Le jeudi 28 octobre au matin, à peine déposés au centre par leurs parents, les enfants se préparent déjà! On enfile les mitaines et les gilets réfléchissants. Tout le centre se rend dans la forêt, au camp de base, où Richard « Rick » Meilleur, l’aîné autochtone au Collège Boréal, les attend.

Les enfants et leurs éducatrices s’installent autour du feu imaginaire et Richard se présente. Les rayons du soleil de ce matin d’automne réchauffent les petits visages et les enfants écoutent attentivement.

« Je fais partie du clan de l’ours, avez vous déjà vu un ours? »

Il présente aux enfants un bol et des plantes: tabac, sauge, cèdre et foin d’odeur. À tour de rôle les enfants mettent les plantes dans le bol. Il leur explique qu’il faut regarder le soleil et se réjouir de cette belle journée qui commence.

« On dit merci au soleil, Miigwetch, pour sa chaleur et cette nouvelle journée qu’il nous est donné de vivre »

Rick brûle alors les plantes dans le bol, la fumée s’échappe. Les enfants observent les nuages de fumée dans l’air. L’aîné les invite à se maculer de fumée, à l’aide d’une plume ou de leurs mains, les enfants l’imitent et amènent la fumée sur leurs visages et leurs corps. Pour terminer la cérémonie, Richard sort son harmonica, et au son de la musique et des chants, les enfants retournent jouer tranquillement, on peut voir les sourires sur les visages des enfants et des éducatrices.

Richard Meilleur, du Centre Louis Riel au Collège Boréal, rejoindra les enfants du centre en forêt régulièrement pendant l’année et offrira aux enfants et à l’équipe des occasions d’honorer et de découvrir la culture autochtone.

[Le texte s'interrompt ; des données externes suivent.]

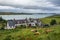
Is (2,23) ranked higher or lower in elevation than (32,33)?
higher

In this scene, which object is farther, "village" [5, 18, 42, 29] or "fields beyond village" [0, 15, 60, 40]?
"village" [5, 18, 42, 29]

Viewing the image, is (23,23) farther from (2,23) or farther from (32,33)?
(2,23)

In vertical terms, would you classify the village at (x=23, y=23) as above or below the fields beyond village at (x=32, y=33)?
above

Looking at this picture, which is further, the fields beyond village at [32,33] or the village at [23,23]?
the village at [23,23]

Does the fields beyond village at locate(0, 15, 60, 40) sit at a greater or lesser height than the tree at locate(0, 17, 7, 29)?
lesser

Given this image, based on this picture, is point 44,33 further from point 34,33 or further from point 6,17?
point 6,17

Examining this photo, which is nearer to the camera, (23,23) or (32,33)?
(32,33)

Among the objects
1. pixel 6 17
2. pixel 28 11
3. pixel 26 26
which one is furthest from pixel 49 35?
pixel 6 17

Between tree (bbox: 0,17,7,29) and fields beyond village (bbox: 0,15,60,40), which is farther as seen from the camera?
tree (bbox: 0,17,7,29)

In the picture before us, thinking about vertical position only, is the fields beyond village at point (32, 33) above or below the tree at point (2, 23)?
below

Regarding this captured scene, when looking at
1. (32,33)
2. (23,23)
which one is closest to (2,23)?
(23,23)

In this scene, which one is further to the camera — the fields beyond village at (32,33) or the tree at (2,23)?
the tree at (2,23)

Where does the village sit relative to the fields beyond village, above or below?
above

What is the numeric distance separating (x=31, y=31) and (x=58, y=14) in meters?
0.89
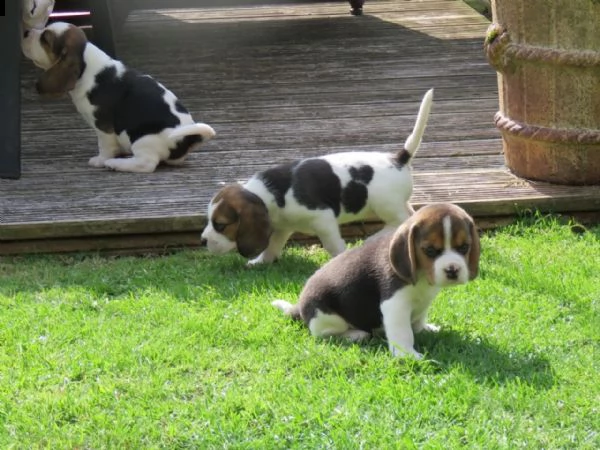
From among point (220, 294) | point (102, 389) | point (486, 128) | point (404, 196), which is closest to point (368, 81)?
point (486, 128)

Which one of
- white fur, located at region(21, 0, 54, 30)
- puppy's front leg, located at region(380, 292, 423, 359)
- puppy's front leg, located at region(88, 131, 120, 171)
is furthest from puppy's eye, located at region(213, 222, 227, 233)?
white fur, located at region(21, 0, 54, 30)

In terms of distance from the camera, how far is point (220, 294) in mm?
5988

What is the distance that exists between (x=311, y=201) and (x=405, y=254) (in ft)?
4.99

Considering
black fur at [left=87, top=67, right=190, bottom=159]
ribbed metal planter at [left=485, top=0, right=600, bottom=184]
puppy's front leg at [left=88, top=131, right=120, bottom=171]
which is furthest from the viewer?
puppy's front leg at [left=88, top=131, right=120, bottom=171]

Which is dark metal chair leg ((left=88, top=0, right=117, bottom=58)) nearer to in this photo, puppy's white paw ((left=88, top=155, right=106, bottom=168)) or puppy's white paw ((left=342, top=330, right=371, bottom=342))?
puppy's white paw ((left=88, top=155, right=106, bottom=168))

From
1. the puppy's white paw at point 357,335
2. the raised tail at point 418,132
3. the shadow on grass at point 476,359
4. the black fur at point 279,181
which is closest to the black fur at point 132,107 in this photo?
the black fur at point 279,181

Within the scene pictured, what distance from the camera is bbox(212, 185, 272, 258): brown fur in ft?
20.2

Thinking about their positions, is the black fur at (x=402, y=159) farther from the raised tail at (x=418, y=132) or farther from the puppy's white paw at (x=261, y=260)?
the puppy's white paw at (x=261, y=260)

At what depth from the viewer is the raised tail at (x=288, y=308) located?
5473 millimetres

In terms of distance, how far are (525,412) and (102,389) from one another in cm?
166

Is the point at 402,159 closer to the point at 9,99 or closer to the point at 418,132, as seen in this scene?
the point at 418,132

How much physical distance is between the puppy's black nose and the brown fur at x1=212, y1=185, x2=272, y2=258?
1.57 meters

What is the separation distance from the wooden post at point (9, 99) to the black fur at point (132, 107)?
487mm

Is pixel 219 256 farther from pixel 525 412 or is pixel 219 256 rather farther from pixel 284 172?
pixel 525 412
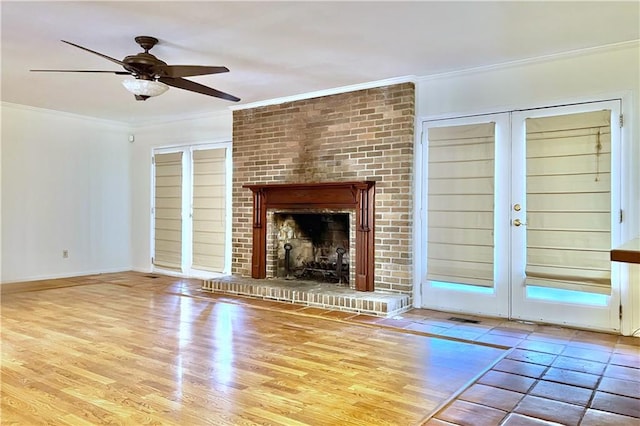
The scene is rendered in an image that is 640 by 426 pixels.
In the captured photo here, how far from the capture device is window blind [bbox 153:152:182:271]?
678cm

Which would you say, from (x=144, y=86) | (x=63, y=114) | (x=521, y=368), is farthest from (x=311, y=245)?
(x=63, y=114)

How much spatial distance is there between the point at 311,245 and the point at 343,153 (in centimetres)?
130

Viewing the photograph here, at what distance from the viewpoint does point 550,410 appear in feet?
7.46

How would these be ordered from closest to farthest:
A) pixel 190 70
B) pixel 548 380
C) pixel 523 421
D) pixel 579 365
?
pixel 523 421 < pixel 548 380 < pixel 579 365 < pixel 190 70

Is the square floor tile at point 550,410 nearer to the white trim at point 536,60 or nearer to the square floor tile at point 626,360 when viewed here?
the square floor tile at point 626,360

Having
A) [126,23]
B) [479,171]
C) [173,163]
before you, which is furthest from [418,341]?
[173,163]

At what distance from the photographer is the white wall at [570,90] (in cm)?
360

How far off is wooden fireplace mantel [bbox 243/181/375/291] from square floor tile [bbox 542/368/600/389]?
220cm

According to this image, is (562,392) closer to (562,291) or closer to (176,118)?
(562,291)

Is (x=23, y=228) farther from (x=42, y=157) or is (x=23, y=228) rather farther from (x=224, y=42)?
(x=224, y=42)

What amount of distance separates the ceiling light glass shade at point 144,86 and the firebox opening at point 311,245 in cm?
245

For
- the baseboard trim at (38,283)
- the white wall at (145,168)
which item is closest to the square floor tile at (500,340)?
the white wall at (145,168)

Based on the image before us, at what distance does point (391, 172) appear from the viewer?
4742mm

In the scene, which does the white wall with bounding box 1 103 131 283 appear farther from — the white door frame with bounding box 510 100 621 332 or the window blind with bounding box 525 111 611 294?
the window blind with bounding box 525 111 611 294
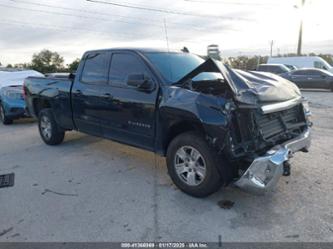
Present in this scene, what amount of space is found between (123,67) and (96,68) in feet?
2.44

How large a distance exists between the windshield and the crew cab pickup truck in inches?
0.7

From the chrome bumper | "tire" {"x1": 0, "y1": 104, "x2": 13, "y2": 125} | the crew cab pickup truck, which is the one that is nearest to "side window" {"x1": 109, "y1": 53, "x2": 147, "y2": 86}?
the crew cab pickup truck

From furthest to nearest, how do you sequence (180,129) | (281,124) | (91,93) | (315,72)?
(315,72), (91,93), (180,129), (281,124)

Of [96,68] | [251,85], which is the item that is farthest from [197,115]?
[96,68]

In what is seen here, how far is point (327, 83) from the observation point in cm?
1748

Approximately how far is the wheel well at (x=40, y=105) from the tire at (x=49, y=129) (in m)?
0.14

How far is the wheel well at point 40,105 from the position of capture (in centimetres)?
664

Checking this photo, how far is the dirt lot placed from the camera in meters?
3.15

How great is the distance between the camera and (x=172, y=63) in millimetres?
4668

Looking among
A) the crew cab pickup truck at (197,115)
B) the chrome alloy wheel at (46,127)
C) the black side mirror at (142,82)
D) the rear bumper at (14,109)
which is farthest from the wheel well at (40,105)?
the black side mirror at (142,82)

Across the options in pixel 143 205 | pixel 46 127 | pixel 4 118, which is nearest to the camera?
pixel 143 205

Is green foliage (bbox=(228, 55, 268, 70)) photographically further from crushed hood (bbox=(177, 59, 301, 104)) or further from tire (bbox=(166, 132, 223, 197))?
tire (bbox=(166, 132, 223, 197))

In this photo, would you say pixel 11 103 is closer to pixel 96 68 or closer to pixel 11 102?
pixel 11 102

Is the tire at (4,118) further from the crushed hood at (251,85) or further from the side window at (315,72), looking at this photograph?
the side window at (315,72)
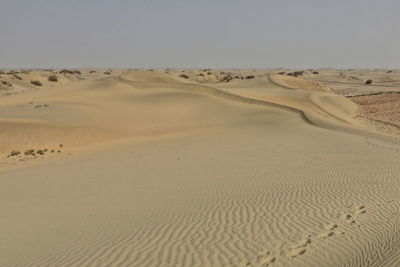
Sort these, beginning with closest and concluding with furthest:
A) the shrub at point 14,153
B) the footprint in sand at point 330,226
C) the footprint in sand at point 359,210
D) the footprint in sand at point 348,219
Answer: the footprint in sand at point 330,226
the footprint in sand at point 348,219
the footprint in sand at point 359,210
the shrub at point 14,153

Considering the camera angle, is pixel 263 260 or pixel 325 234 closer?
pixel 263 260

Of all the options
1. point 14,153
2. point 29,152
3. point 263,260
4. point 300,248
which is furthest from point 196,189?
point 14,153

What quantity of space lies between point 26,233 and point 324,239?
5.28 metres

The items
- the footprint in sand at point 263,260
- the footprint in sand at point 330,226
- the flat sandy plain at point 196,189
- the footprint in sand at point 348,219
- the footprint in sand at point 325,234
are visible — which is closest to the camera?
the footprint in sand at point 263,260

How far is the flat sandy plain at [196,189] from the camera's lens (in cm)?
684

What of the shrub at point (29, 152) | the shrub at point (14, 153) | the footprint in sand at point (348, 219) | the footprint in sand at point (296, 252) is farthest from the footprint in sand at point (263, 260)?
the shrub at point (14, 153)

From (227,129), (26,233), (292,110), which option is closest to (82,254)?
(26,233)

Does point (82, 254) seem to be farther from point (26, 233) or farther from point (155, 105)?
point (155, 105)

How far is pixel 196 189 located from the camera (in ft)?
35.4

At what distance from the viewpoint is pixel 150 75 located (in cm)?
4181

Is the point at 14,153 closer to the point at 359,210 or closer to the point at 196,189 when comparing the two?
the point at 196,189

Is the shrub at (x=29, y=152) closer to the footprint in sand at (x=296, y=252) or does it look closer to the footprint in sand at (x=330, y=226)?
the footprint in sand at (x=330, y=226)

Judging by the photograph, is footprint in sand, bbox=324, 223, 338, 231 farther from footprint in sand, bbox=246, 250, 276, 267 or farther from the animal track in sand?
Result: footprint in sand, bbox=246, 250, 276, 267

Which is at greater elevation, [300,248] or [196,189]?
[300,248]
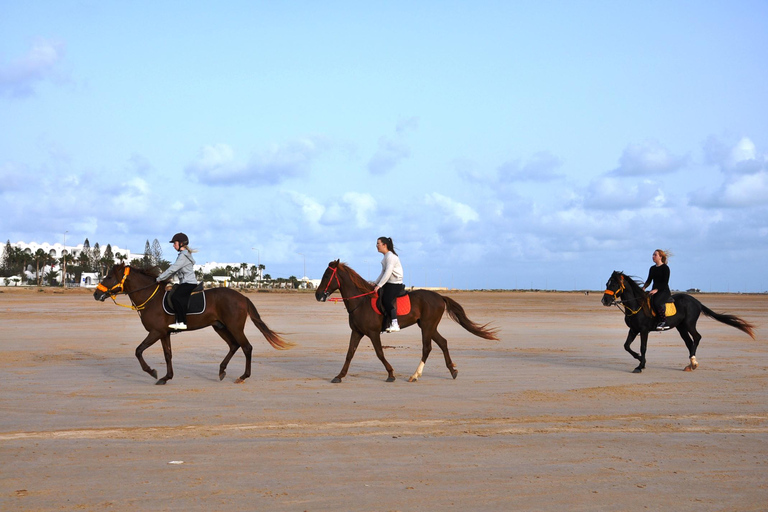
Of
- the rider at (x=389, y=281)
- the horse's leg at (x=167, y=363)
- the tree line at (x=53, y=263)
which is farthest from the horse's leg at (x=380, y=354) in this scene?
the tree line at (x=53, y=263)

De nombreux apprentissages à venir!

Le partenariat avec le Centre Louis Riel a été mis en place avec l’aide d’Éric Dupuis et Marc Hébert au Centre Louis Riel. Durant l’année, Marc Hébert, professeur en foresterie au Collège Boréal, offrira également des visites commentées de la forêt au personnel éducatif pour leur permettre d’enrichir leurs connaissances de la flore et de la faune locale et de pouvoir mieux la nommer devant les enfants et répondre à leurs questions, toujours nombreuses.